- Born: July 21, 1934
- Died: September 1, 1989 (aged 55)
- Occupation: Screenwriter
- Writing career
- Genre: Science fiction

= Yevgeny Veltistov =

Soviet writer

Yevgeny Serafimovich Veltistov (Russian:Евге́ний Серафи́мович Велти́стов) (1934–1989) was a Soviet writer and screenwriter. He was a Laureate of the State Prize of the USSR (1982).

==Biography==
Born on 21 July 1934, in Moscow, Veltistov graduated from the Faculty of Journalism, worked in the press, at the Central Committee of the CPSU. He was first published in the late 1950s. Veltistov was a member of the Writers' Union (1966). His first science-fiction published novel was The Adventures of the bottom of the sea (1960).

Veltistov is famous for being the lead author of a Soviet children's science fiction series about the boy-robot Electronic, who is a copy of student Syroezhkin. Novels about Electronic include "Electronic - the Boy from the Suitcase" (1964), "Ressi - elusive friend " (1970, 1971), "Victor of the Impossible" (1975), and "The New Adventures of Electronic" (1984, rerelease - 1988).
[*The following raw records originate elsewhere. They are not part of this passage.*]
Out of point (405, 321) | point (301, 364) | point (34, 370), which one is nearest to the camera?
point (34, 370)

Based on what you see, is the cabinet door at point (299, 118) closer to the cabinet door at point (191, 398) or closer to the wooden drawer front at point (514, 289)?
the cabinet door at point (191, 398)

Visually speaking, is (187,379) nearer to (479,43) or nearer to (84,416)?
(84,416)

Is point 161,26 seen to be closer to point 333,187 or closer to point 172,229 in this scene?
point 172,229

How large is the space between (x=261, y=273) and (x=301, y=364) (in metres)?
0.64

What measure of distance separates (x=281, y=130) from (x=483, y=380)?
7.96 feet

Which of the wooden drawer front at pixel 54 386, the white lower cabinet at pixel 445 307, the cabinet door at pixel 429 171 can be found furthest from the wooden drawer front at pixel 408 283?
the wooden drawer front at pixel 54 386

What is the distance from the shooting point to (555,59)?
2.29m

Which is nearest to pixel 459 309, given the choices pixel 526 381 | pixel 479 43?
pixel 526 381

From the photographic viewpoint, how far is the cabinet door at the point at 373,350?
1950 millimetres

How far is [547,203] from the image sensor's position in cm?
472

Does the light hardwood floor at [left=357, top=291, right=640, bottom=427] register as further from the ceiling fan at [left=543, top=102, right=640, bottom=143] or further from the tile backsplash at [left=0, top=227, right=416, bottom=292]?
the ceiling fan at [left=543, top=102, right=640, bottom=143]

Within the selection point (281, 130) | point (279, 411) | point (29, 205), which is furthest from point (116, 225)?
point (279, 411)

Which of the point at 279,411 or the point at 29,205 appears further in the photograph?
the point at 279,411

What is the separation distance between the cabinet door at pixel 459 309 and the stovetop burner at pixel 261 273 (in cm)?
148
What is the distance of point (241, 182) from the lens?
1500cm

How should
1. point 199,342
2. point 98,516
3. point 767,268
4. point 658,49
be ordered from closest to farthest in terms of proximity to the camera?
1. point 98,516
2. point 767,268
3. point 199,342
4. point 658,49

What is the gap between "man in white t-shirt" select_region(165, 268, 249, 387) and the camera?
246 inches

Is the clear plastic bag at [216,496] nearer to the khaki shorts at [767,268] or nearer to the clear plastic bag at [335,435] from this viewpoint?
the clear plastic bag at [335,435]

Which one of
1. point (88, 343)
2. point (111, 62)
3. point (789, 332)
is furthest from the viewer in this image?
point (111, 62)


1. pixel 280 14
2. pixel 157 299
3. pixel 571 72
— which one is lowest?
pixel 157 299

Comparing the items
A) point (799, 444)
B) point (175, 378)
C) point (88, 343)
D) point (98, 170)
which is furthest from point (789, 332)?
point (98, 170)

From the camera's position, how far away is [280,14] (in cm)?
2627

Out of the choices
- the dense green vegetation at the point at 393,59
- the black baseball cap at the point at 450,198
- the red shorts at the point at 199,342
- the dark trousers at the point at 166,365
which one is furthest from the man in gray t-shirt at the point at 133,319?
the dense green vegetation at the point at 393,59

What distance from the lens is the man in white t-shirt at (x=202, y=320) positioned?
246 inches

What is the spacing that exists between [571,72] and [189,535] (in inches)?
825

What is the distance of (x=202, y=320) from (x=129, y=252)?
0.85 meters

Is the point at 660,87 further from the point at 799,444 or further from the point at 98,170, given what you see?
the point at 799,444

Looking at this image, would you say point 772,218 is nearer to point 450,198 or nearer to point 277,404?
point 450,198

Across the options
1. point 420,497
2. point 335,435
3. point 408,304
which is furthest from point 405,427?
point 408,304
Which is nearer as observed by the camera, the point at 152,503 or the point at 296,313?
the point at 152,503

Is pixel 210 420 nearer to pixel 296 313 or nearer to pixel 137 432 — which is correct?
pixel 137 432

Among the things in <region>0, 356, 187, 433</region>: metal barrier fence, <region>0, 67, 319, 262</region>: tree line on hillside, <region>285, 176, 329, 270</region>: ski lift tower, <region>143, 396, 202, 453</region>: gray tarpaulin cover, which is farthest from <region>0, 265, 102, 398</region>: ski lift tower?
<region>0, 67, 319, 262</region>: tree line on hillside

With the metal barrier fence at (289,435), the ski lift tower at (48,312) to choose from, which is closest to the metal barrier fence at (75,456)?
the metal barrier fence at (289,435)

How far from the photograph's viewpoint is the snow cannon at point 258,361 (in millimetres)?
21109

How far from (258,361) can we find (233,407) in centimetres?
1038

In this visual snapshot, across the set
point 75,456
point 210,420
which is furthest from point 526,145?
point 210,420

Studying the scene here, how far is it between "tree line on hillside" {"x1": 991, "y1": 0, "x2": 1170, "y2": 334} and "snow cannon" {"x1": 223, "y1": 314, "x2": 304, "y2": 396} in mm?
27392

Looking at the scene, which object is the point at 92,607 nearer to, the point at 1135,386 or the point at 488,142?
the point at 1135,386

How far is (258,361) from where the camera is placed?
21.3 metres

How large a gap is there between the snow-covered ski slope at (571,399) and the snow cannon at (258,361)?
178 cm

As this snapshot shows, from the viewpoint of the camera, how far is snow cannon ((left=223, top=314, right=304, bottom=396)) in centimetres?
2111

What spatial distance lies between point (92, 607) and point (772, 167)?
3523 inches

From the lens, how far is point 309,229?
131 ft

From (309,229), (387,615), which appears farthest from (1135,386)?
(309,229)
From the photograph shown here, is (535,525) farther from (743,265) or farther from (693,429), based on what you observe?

The first two novels received a popular telefilm adaptation.

Among Veltistov's other works related to science fiction, is the story of a dead end, which grants fantastic "Wish fulfillment", "Gum-Gum", 1970 (filmed in 1985), as well as the collection of stories, fairy tales - "A million and a day Holiday "(1979)," Class and extracurricular adventures extraordinary graders "(1985).

Among adult science fiction works are the story of the near future - "Sip of the Sun, Notes of programmer Snegova March "(1967), which tells of the arrival of the Solar System alien computer controlled spaceship, and the novel The Nocturne emptiness (1988), describing the conspiracy of the imperialists that threaten humanity with climate war, previously published along with the story in the previous one volume - a collection of Nocturne emptiness. A breath of the Sun (1982).

== Bibliography ==
=== Selected novels ===
- Electronic - the Boy from the Suitcase (Электроник — мальчик из чемодана., 1964), Publisher: International Law & Taxation, 2003, ISBN 1410101681
- Gum-Gum (Гум-Гам) 1970
- A million and a day Holiday (Миллион и один день каникул)(1979)
- Nocturne emptiness. A breath of the Sun (Ноктюрн пустоты. Глоток солнца.)(1982).